Stated goal. Copy the material below word for word, starting at the line with "Comparing pale blurred" and continuing through the final line of the material, both ends included.

Material provided.
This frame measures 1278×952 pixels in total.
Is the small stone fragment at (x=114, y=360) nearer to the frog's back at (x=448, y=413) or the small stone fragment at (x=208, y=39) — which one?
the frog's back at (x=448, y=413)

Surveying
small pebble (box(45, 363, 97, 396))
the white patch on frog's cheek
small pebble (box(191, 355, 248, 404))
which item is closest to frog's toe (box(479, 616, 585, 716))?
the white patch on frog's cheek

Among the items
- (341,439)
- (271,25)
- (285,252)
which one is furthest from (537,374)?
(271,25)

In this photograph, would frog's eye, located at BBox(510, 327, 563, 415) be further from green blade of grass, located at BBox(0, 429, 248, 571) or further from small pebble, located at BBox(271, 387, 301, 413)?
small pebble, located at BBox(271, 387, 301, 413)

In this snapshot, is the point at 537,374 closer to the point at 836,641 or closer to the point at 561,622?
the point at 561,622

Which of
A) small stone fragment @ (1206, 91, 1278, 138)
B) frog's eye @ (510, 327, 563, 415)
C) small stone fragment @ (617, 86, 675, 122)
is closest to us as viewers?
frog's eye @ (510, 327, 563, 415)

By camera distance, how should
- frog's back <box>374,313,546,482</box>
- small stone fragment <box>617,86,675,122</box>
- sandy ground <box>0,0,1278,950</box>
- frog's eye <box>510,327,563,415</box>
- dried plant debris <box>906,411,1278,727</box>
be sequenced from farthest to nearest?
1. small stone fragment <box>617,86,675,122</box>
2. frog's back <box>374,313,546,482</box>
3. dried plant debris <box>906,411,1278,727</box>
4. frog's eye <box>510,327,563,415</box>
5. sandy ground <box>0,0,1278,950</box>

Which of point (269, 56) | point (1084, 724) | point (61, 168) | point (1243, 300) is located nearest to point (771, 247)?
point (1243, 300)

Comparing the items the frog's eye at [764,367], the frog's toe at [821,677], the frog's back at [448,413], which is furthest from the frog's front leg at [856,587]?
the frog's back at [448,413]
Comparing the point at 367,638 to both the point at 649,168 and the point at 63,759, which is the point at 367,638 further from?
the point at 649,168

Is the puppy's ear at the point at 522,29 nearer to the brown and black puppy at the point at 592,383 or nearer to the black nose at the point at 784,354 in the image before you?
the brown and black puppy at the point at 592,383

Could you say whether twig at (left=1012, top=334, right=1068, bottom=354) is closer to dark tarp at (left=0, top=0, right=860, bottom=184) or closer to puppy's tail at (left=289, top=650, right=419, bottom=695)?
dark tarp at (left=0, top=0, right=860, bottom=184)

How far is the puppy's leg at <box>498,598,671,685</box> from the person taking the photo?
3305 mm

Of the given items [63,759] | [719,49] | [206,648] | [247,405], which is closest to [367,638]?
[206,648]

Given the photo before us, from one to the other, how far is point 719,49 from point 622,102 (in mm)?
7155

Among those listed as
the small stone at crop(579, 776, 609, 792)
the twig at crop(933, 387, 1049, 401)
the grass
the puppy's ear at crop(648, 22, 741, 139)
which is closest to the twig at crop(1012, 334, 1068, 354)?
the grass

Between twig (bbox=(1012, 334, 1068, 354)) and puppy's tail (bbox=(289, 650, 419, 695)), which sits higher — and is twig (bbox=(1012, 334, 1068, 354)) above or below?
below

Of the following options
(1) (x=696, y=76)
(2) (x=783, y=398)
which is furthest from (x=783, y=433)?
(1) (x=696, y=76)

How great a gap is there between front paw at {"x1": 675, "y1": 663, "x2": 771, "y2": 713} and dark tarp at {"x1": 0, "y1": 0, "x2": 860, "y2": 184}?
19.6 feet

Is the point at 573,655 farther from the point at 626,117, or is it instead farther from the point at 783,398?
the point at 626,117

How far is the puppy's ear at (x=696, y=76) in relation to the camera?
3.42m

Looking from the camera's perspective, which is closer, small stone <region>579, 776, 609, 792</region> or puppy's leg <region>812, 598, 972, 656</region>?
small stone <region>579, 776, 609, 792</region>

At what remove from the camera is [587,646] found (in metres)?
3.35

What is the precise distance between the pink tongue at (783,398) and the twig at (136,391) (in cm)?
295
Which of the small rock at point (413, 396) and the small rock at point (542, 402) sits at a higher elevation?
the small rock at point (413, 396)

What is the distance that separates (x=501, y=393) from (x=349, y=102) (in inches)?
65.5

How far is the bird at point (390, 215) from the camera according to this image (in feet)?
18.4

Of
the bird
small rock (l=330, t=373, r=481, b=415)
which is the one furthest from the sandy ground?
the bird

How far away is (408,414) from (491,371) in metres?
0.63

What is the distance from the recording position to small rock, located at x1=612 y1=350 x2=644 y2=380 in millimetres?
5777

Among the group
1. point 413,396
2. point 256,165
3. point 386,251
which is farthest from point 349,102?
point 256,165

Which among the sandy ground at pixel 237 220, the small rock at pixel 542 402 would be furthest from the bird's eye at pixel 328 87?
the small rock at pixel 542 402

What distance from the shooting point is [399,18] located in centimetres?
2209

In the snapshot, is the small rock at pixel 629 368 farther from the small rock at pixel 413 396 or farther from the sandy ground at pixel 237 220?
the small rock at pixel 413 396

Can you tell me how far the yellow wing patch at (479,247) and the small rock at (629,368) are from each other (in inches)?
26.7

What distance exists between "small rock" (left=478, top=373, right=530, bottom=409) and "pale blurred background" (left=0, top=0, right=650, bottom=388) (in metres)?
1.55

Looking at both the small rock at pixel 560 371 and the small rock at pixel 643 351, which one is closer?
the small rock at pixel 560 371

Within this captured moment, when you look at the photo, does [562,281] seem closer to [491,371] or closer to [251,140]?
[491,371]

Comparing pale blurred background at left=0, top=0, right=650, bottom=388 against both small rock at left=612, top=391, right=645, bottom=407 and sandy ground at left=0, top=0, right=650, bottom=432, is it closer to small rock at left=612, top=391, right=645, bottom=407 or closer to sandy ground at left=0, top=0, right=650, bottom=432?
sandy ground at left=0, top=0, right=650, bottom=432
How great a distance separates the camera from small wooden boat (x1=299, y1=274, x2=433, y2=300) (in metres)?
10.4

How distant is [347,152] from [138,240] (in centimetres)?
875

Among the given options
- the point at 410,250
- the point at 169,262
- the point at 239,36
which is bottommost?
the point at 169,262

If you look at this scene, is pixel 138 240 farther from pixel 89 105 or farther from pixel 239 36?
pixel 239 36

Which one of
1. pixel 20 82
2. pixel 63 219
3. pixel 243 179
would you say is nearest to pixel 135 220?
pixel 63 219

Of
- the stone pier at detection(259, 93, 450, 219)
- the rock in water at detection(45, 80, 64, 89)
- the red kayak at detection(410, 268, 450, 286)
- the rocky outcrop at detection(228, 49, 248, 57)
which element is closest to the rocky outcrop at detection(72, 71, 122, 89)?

Answer for the task.
Comparing pale blurred background at left=0, top=0, right=650, bottom=388 against both small rock at left=612, top=391, right=645, bottom=407 and sandy ground at left=0, top=0, right=650, bottom=432, is it closer to small rock at left=612, top=391, right=645, bottom=407 or closer to sandy ground at left=0, top=0, right=650, bottom=432?
sandy ground at left=0, top=0, right=650, bottom=432
How great a distance separates the camera from small wooden boat (x1=299, y1=274, x2=433, y2=300) (in metres)?
10.4

How distant is [347,152] from [138,240] (in centimetres)?
875

Among the given options
- the point at 410,250
- the point at 169,262
- the point at 239,36
which is bottommost?
the point at 169,262

If you look at this scene, is pixel 138 240 farther from pixel 89 105 or farther from pixel 239 36?
pixel 239 36

Which one of
1. pixel 20 82
2. pixel 63 219
3. pixel 243 179
would you say is nearest to pixel 135 220?
pixel 63 219

Of
- the stone pier at detection(259, 93, 450, 219)
- the rock in water at detection(45, 80, 64, 89)
- the red kayak at detection(410, 268, 450, 286)
- the rocky outcrop at detection(228, 49, 248, 57)
which element is closest to the rocky outcrop at detection(72, 71, 122, 89)?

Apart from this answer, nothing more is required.